POSTED: 11:37 p.m. HST, Mar 13, 2012
LAST UPDATED: 6:56 a.m. HST, Mar 14, 2012
TOKYO >> A series of earthquakes rattled Tokyo and northeastern Japan today but caused no apparent damage or injury in the same region hit by last year's devastating tsunami.
There was no tsunami threat to Hawaii or the Pacific region, said the Pacific Tsunami Warning Center.
The Japan Meteorological Agency said the magnitude-6.8 quake struck at 7:08 p.m. Wednesday (11:08 p.m. Tuesday in Hawaii.) and was centered about 146 miles south of Kushiro, Japan, on Hokkaido island, at a depth of about 6 miles below the sea surface.
Several other towns issued evacuation orders or advisories to residents nearest the coast. A tsunami of 8 inches was observed in the port of Hachinohe in Aomori, northern Japan, about one hour after the quake struck the region. Smaller changes were also reported in several locations on Hokkaido island and Aomori prefecture.
An aftershock of magnitude 5.9 struck followed about two hours later.
About three hours later, a magnitude-6.1 quake shook buildings in the capital. It was centered just off the coast of Chiba, east of Tokyo, at a rather shallow 6 miles below the sea surface.
Narita International Airport briefly closed runways for inspection but later resumed operation. Several local train services were suspended for safety checks.

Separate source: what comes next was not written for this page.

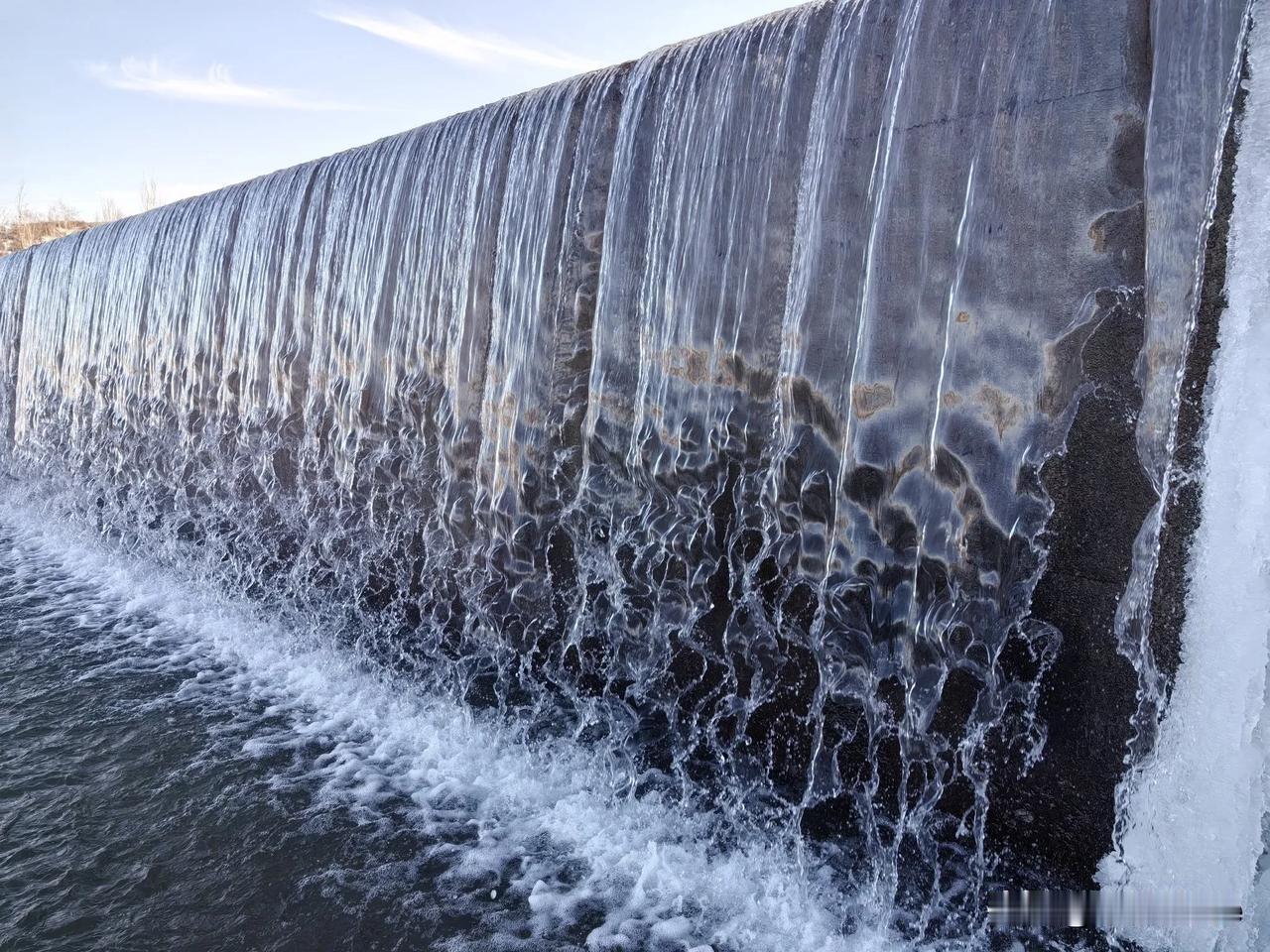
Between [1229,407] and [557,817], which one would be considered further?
[557,817]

There were no abnormalities reported at nuclear power plants after the two earthquakes, operators said. Most of Japan's nuclear plants are offline for safety inspections.

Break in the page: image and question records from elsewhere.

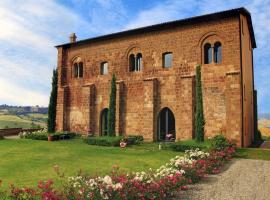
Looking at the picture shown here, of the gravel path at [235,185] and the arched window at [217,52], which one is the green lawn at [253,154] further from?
the arched window at [217,52]

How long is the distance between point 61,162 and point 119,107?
12912 millimetres

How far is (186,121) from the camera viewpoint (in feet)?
78.9

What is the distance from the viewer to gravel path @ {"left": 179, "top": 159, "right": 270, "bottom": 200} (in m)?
9.84

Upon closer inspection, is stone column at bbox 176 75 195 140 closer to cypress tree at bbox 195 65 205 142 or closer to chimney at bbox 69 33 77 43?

On Sunday, Japan marked the first anniversary of the massive magnitude-9.0 earthquake and tsunami that left about 19,000 people dead or missing, wreaked widespread damage along the northeastern coast, and triggered the worst nuclear accident since Chernobyl. Rebuilding has yet to fully begin in many coastal communities.

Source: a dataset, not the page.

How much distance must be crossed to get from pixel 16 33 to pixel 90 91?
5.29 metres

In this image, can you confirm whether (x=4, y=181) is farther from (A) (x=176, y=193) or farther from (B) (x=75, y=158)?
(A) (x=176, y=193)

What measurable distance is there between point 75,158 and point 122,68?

The town of Otsuchi in Iwate prefecture, where more than 800 died in last year’s tsunami, issued an evacuation order to all households along the coast as a precaution, said prefectural disaster management official Shinichi Motoyama. No damage or injury was reported from the quake so far, he said.
Iwate was heavily damaged by last year’s earthquake and tsunami. Thousands of aftershocks have shaken the region since then, nearly all of them of minor or moderate strength.